Just then, the jade pendant around my neck suddenly poked me. I took it out and looked at the familiar patterns on it, remembering what Grandma Xian had said when she gave it to me: "This jade pendant will keep you safe. Wear it, and no matter what difficulties you encounter in the future, be brave." I also remembered my mother holding my hand before she passed away and saying, "Zhaozhao, you must live well"; I remembered the reluctance and expectation in my father's eyes when he sent me to the training camp; I remembered the people in the old alley, their warm companionship and concern.

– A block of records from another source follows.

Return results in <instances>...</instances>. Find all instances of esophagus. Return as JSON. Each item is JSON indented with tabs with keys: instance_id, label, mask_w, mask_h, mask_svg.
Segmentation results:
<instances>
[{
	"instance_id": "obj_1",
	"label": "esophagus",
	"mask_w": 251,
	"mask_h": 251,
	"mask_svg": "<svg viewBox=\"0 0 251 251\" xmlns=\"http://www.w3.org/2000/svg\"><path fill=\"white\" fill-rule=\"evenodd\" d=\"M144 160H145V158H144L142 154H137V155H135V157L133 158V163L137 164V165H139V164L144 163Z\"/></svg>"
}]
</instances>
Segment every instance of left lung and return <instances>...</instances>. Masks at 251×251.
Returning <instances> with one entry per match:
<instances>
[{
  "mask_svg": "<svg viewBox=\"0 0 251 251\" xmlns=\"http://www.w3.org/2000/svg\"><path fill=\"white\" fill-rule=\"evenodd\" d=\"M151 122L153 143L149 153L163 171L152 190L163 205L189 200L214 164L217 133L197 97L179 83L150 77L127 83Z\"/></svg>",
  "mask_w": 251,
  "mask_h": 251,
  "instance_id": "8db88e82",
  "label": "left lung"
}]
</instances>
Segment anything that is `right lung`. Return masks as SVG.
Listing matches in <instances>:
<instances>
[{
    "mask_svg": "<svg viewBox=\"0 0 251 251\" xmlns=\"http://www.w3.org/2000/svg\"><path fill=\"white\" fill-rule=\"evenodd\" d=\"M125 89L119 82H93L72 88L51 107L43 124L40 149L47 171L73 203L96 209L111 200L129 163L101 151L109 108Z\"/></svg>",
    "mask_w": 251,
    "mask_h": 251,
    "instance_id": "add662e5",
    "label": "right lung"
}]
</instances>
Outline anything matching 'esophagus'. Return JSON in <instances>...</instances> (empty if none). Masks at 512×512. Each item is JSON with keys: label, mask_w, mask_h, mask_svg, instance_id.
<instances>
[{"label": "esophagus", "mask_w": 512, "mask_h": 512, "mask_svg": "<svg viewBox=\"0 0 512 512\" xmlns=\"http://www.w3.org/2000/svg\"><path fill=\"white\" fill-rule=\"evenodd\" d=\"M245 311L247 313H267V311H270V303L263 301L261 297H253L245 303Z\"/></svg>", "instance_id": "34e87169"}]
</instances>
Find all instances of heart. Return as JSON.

Tears streamed down my face again as I slowly retreated to the shore. I knew I couldn't give up like this. My parents wanted me to live, and the people in the old alley were worried about me. But the pain and despair in my heart were like a giant net, trapping me tightly and making it hard to breathe.
From then on, I poured all my energy into training, practicing until I was exhausted every day, collapsing into bed as soon as I hit the pillow, so I wouldn't have to think about those painful things anymore. I was like an emotionless machine, mechanically training and being tested, only wanting to become stronger, strong enough to numb the pain in my heart.
Only in the quiet of the night do I still take out my father's photo, look at his smile, and silently shed tears. I know I have no home anymore, no longer a father who would wait for me to come home and cook me tea eggs. I am like a homeless wind, drifting alone in this cruel world, not knowing where my home is.
Occasionally, I think of the old locust tree in the alleyway, and the warm memories of my childhood. Those memories, like a faint ray of light, support me in my despair, preventing me from completely succumbing to despair. I tell myself that for my parents, for the people of the alleyway, I must live on, even if the wounds in my heart will never heal.